What Is Depreciation?
Depreciation refers to the accounting technique, which assigns the costs of a physical item over its lifetime or expected life. Depreciation is a measure of the depreciation schedule or time by the value of an asset. Depreciation of assets, especially fixed capital assets, enables companies to earn revenues at the expense of part of the asset’s annual cost.
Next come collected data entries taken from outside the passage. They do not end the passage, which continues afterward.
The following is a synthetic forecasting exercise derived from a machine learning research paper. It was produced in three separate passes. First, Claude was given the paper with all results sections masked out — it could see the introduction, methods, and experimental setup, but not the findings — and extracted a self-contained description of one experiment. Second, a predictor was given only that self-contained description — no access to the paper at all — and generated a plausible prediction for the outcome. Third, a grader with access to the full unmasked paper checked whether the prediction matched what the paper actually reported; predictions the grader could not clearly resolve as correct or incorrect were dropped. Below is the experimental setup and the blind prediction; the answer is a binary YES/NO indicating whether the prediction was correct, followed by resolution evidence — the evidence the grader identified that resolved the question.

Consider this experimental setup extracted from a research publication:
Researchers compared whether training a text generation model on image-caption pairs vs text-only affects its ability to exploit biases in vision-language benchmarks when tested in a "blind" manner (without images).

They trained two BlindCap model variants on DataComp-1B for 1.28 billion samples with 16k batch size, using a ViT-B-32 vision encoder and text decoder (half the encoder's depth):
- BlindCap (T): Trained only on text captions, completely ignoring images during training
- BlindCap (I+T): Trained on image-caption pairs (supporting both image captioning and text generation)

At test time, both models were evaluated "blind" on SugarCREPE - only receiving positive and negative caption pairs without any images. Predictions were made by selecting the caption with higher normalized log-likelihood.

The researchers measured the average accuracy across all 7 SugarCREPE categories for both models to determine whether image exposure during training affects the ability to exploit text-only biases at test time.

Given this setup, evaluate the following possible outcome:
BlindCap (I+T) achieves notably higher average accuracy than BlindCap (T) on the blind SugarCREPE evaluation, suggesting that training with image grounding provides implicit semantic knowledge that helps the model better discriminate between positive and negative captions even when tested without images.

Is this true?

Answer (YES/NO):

If not taken into consideration, this can have a substantial influence on earnings. Companies can recover the cost of an asset by computing depreciation at the time it was bought. This technique makes it possible for companies to recoup the total lifetime costs of an item instead of only the purchase price. This also allows them to replace a reasonable amount of revenue for future assets.
What Is The Straight Line Depreciation Method?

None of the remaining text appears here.